Like a lotta other folk out there who are Dacamented, my first thoughts were of my work permit and what is going to happen. Is he going to end the DACA program? If he does, what's going to happen to everyone who is on the government's radar? Are we going to be wrangled up and deported because we were part of a work program? Will we get to keep our current status or better yet, transition into something more permanent? The obvious answers that yeah, chances are DACA is going to get cut off and that we'll be exposed to our worst fears.

The reactions I'm seeing from those in the same boat as me doesn't instill any kind of hope, with the exception of those who organize and are active in social justice spaces. I saw messages from reporters over social media asking those who have DACA for interviews. I did one of those interviews while I was lifted, so while I can't say that it'll make it on air, it did help me process a bit. I reflected on the last time I felt this kind of uncertainty back in 2010 when the Federal Dream Act didn't pass. It's a sickening feeling that can easily overwhelm you if you are not in the right frame of mind or lack support networks. It also goes without saying that in the last six years, I've made strides and matured to a point where I'm able to deal with feelings and situations like these in a healthy and positive way.

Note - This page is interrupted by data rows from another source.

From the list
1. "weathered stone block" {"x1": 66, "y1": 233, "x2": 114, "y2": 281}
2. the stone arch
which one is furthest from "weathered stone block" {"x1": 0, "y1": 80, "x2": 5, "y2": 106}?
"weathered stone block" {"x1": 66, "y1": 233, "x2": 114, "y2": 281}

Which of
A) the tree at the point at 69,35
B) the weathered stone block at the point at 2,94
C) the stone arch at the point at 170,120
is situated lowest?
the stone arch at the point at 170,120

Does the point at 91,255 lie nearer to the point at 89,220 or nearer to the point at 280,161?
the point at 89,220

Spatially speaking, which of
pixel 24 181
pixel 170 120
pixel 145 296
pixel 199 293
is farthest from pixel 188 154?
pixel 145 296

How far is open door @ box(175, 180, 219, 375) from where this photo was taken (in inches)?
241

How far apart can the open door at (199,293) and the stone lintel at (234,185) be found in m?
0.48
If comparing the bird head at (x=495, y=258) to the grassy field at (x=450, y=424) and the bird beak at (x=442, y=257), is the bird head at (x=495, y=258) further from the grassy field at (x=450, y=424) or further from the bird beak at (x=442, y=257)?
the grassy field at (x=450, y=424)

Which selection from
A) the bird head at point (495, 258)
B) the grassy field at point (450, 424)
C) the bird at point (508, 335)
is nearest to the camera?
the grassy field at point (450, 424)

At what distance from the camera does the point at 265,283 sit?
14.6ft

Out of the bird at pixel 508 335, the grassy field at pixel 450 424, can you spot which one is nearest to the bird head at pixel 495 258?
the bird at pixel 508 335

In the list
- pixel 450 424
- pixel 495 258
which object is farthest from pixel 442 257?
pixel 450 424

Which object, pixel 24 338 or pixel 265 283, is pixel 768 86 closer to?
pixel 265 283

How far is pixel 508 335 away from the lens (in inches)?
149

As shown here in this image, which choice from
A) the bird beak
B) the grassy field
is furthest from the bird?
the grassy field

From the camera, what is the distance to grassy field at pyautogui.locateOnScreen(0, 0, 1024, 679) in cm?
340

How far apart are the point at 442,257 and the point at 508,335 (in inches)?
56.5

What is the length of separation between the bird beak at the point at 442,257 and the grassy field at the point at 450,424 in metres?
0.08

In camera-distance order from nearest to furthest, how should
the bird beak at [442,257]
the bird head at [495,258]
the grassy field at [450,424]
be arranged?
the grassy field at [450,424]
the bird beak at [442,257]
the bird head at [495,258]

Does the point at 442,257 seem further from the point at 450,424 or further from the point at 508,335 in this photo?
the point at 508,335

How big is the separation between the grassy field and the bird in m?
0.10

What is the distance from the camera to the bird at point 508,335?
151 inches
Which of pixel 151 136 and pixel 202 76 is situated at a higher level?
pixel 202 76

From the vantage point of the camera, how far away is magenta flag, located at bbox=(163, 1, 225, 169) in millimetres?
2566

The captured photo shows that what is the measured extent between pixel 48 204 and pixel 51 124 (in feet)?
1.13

It's a battle to stay in that kind of mindset when depression is comforting, especially when others are depending on you. So like everyone else, I'll do me and process this new reality. I'll binge eat, read some comics, go on a bike ride, and play some video games. I'll do those things knowing that I'll be preparing for the fights that are coming and to support those who'll need it. This is not my country nor do I have any delusions about being accepted and assimilated. I've invested the better part of my life in this country and for me to leave, by choice, would be letting down everyone else who needs support and calls this country home.

Tomorrow is another day and when you are ready to fight, hit me up and I'll be there to support.